Les chiffres sont tombés juste avant la grande messe de Barcelone Alexandre Bompard, PDG du Groupe Fnac a déclaré : « L'année 2013 est positive pour la Fnac. Au-delà d'une introduction en bourse réussie, les résultats enregistrés montrent une progression générale de l'entreprise sur sa performance opérationnelle, sa dynamique commerciale, illustrée par des gains de parts de marché, et la solidité de sa structure financière. Cette performance, fruit de la mobilisation de toutes les équipes, confirme la pertinence des choix effectués, valide les objectifs que nous nous sommes fixés à horizon 2016, et nous encourage à poursuivre notre transformation. » 2013, pour la Fnac c'est un résultat opérationnel en progression de 13,3%, un résultat net positif de 15 M€ vs un négatif de -142 ME en 2012, et continue à accroître ses parts de marché.
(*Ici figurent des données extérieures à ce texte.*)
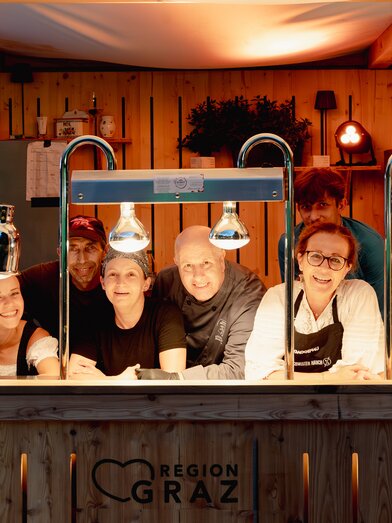 Roman Pekarz vom Kreuzwort (rechts außen) und sein kongeniales Team! | © Region Graz | www.wolfganghummer.com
Bref des résultats que l'on n'avait pas connu depuis longtemps et fruit de la stratégie FNAC 2015 mise en place par son Président dès son arrivée en nov. 2010. Et surtout une FNAC plus indépendante, ayant enlevé une grosse épine dans le pied du groupe Kering. Et les raisons du succès de ce pure player du Brick and mortar, sont diverses. D'abord pour moi, la forte personnalité de l'enseigne qui lui ont permis de diversifier avec l'arrivée d'une catégorie PEM, d'égayer avec Fnac it, du développement de la ''danseuse'' d'Alexandre Bompard réorienter la FNAC sur la famille et la création de Fnac Kid, et maintenant les objets connectés. Deuxième clés du succés, les clients .... quoiqu'ils en disent les Français aiment la Fnac et le passage du nombre d'abonnés de 3 à 5 000 000 d'adhérents le prouve en n'oubliant pas en plus que la carte FNAC est payante. 3ème clé : le on line qui aurait dit il y a encore quelques mois que ce qui pourrait sauver les magasins seraient de vendre en ligne ... Un paradoxe payant qui s'appelle la cross-canalité. C'est payant pour la Fnac mais aussi pour d'autres enseignes en danger. D'autres chantiers ambitieux, la franchise, les lieux de flux, l'international... Bref il faut rester prudent mais voilà de quoi faire taire les éternels septiques face aux stratégies des gens qui osent. Et comme je l'avait dit dès mon premier post et au lendemain de la première conférence de presse de son nouveau Président : "pour A. Bompard, la meilleur défense c'est l'attaque". 3 ans après ... cross the fingers.